Temerosa la suegra de que llegara su yerno, se las devolvió sucediendo lo propio con la madre, que estaba en el piso bajo, y entonces se dirigió á un punto por donde había de regresar su amigo.

Al poco rato pasó éste por delante de él diciéndole simplemente: buenos días. Entonces le apostrofó en estos términos: −«¿Porque dices solamente buenos días? ¿Ignoras acaso que el rey ha mandado que para saludar se diga: buenos días, ya lo he sabido?» Al momento corrigió el amigo su primer saludo diciéndole: −«Buenos días, ya lo he sabido».

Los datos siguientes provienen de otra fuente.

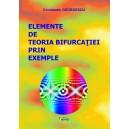 Elemente de teoria bifurcatiei prin exemple
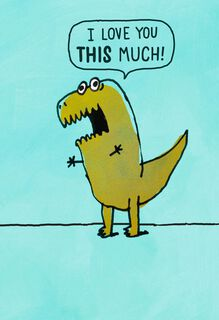 Dinosaur Arms Funny Love Card,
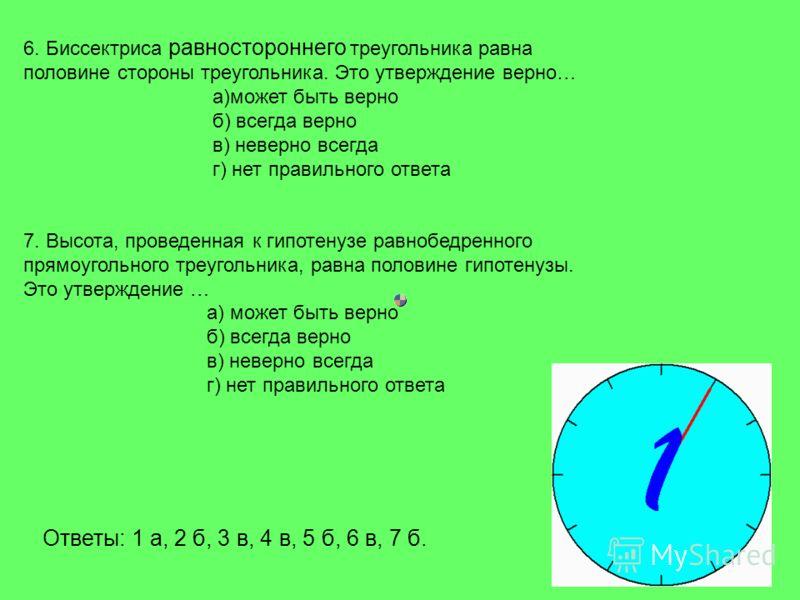 6. Биссектриса равностороннего треугольника равна половине стороны треугольника. Это утверждение верно… а)может быть верно б) всегда верно в) неверно всегда г) нет правильного ответа 7. Высота, проведенная к гипотенузе равнобедренного прямоугольного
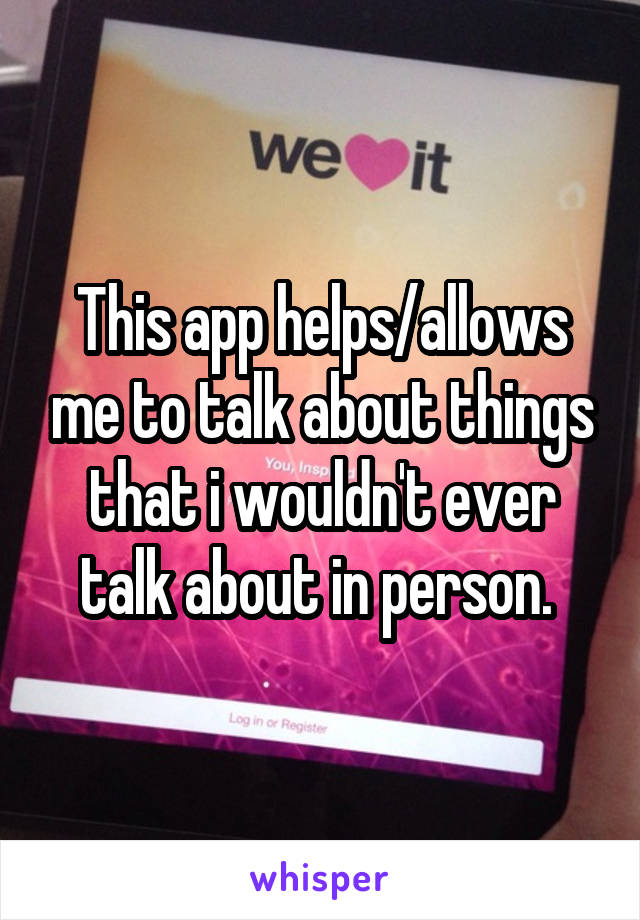 This app helps/allows me to talk about things that i wouldn't ever talk about in person.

Llega á casa y, consiguiente con la orden que él creía emanada del rey, saluda á su madre diciéndole: −«Buenos días, ya lo he sabido». La madre, aturdida, no pudo articular

una palabra. Sube el hombre al segundo piso, y al encontrar la suegra le dice: −«Buenos días, ya lo he sabido». −«Puesto que lo sabes, le contesta la suegra, tu madre tiene la culpa, porque si no le hubiese abierto la puerta, no hubiera entrado en la casa».

Baja colérico hacia su madre y le pregunta: −«¿A quién has permitido entrar en casa?» −«Hijo mío, le contesta, era un extranjero que quería tomar el diseño de tu casa».

Corre el piso alto y pregunta á su mujer quién era el joven que había entrado durante su ausencia. −«Voy á decírtelo -le contesta la esposa. A pesar del disfraz he conocido que era tu amigo, el cual, enojado sin duda porque ni siquiera le hablas, ha querido ponerte en ridículo».

La contestación produjo en él un cambio completo, porque comprendió que es en vano encerrar á la mujer si no se fía en su virtud. Concedióle libertad para salir de casa, y siempre que encontraba al amigo se mostraba amable y afectuoso con él.